◆ **Your tasks**
- 1) In the blog post about writing for a target audience, how many days does the writer list since their last day off?
- 2) Extract the passage of the blog post about writing for a target audience from "Until next time, good" up to and including "Comments (19)", word for word.

February 6, 2009

  • Pardon me whilst I spit upon the face of your writing proffessor.

     

         Ever since you first learned how to trace over letters in kindergarten writing class… er…
        Ever since you first started spelling your name by yourself… er…
        Ever since you learned what a sentence was… er…
        Ever since you wrote your first essay… yeah your first essay, you probably have been told some almost-smart sounding horse feces like “write with your target audience in mind.”  While this degree of brainwashing may not be deliberate (seeing as how for all your teachers knew, they were helping to “guide you on the path of success”), it certainly has some extremely negative drawbacks on developing any level of creative growth or individuality.  Every single time that you feel the need to rewrite or censor something because you don’t feel that it would keep in line with your alleged “target audience”, your piece loses that much creative spirit and uniqueness.
        When I first started writing on Xanga, I didn’t have any audiences whatsoever.  Much less one with some degree of metaphorical bulls-eye painted across their chests that I was somehow supposed to land a direct hit on with what I am presuming to be “loaded” words (har, har).  No, I simply wrote, and didn’t give a damn about who was reading it.  Eventually, some poor souls inadvertently happened upon my site and it began to attract a mild degree of attention, and even got featured a couple of times.  I feel, however, that more often than not, the simple fact that my degree of inconsistency so closely resembles that of the bald spots on your Uncle’s receding hairline sharply throttles the amount of frequent viewers that I would attract.  The remaining readership (I refrain from using the word fanbase on anything Xanga related due to the sheer ludicrousy of the notion) is even still hardly at par with every single entry I make.  If I honestly wrote for any one particular group of readers, I think that my muse would have such a drop in self-esteem that it’d be likely to catch the last train for the cost on the day that the music died.  But I digress… actually, no I don’t.  Hey audience, here is my middle finger.  Allow it to be my pledge to you that I will never conform to your expectations because how could you really even have any expectations in the first place if you hadn’t been exposed to something new to begin with. 

    235
    (too soon?)


        The only target audience that you need to keep in mind, is your own self.  Say what you want to hear yourself saying.  If it is interesting or exciting to you, there has to be at least ONE other person out there that will also align to your views (trust me, you are not that special).  That is unless you are this guy…

    768

     

        Until next time, good luck with life.

        Days since last day off:  17
        Days since last went to gym:  0
        Days since last ignorant customer:  0
        Days this year that life’s been good to me:  37

     

        P.S.  I submitted this post for featured, because I haven’t done so in a very long time.  Interestingly enough, their new submission system states (and I quote) “If you’re submitting your own, add a question at the end of the post directed towards the general audience.”  In short… I’LL BE DAMNED.  My question toward the general audiance… Will you be too?

Comments (19)

  • Thank you for refusing to write for your audience. Its terribly boring to only read things I agree with

  • Every time I think of writing for a particular audience here, my creativity gets more blocked up than Aunt Maude without her Ex-Lax.  I subsequently wind up on a hiatus.  I salute you back, sir, in hopes that you will keep writing for you.

◆ **Records provided**
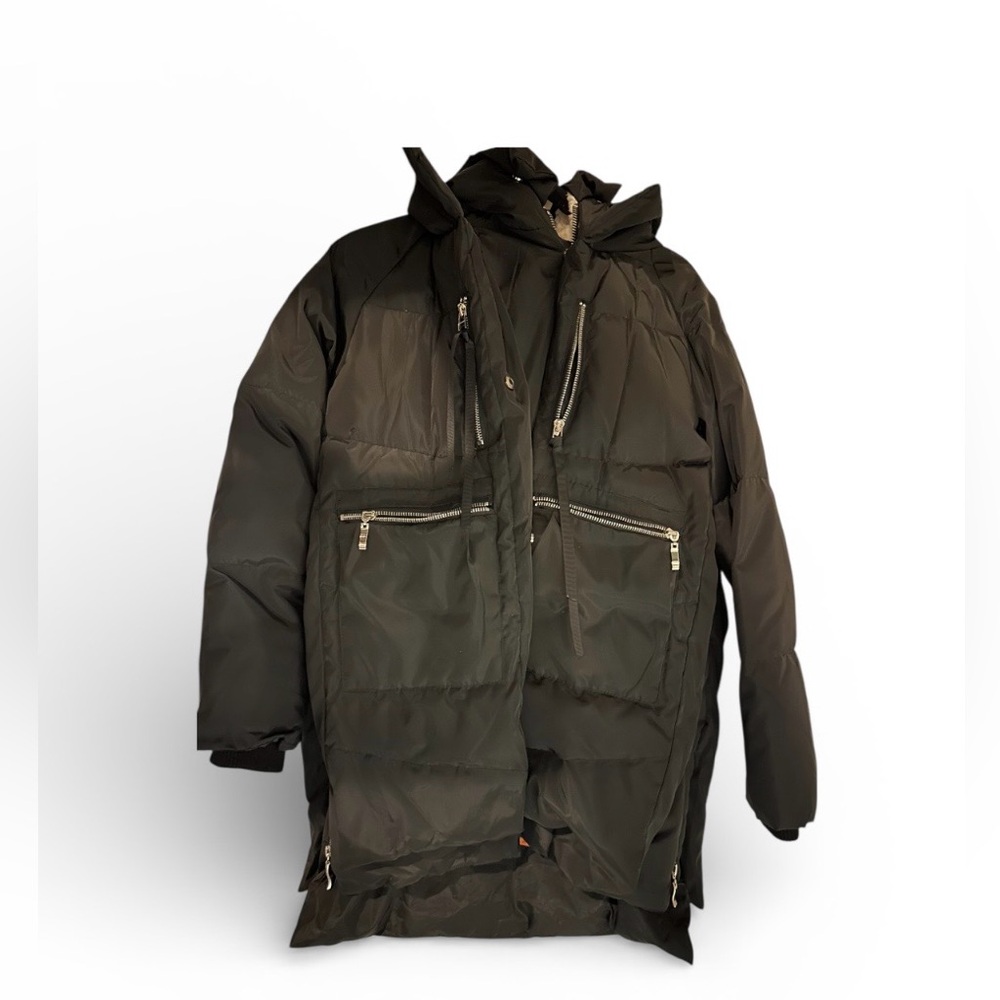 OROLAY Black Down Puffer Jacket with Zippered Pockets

* * *

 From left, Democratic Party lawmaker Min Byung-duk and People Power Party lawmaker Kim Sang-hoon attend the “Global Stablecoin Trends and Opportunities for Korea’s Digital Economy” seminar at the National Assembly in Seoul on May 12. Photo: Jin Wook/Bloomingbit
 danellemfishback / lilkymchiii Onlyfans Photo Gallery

---

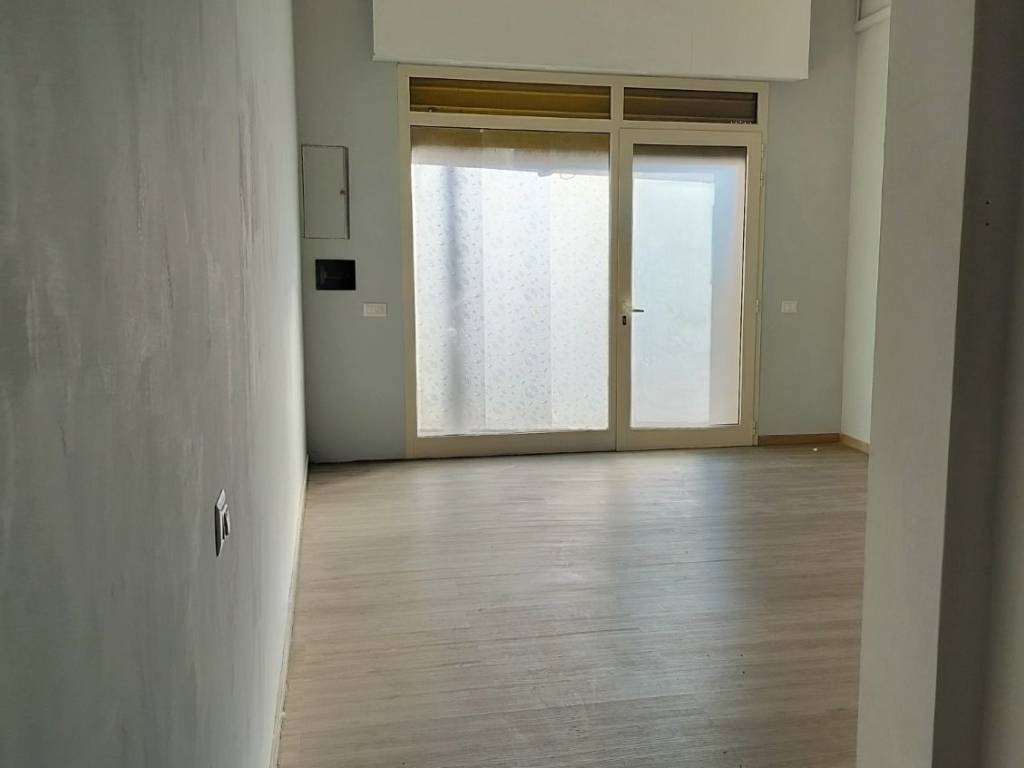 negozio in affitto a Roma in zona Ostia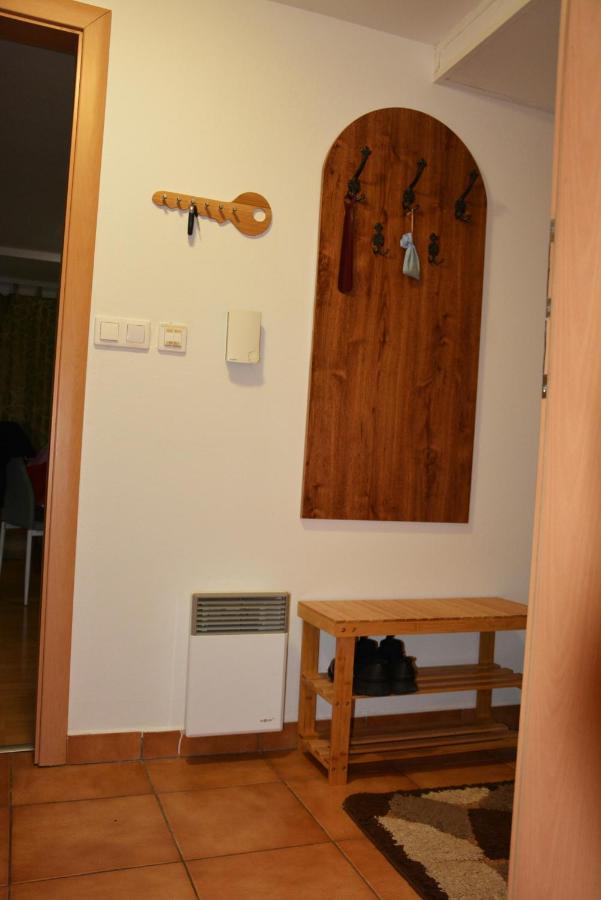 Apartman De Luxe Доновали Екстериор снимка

◆ **Answers below**
- 1) 17

- 2)
Until next time, good luck with life.

        Days since last day off:  17
        Days since last went to gym:  0
        Days since last ignorant customer:  0
        Days this year that life’s been good to me:  37

     

        P.S.  I submitted this post for featured, because I haven’t done so in a very long time.  Interestingly enough, their new submission system states (and I quote) “If you’re submitting your own, add a question at the end of the post directed towards the general audience.”  In short… I’LL BE DAMNED.  My question toward the general audiance… Will you be too?

Comments (19)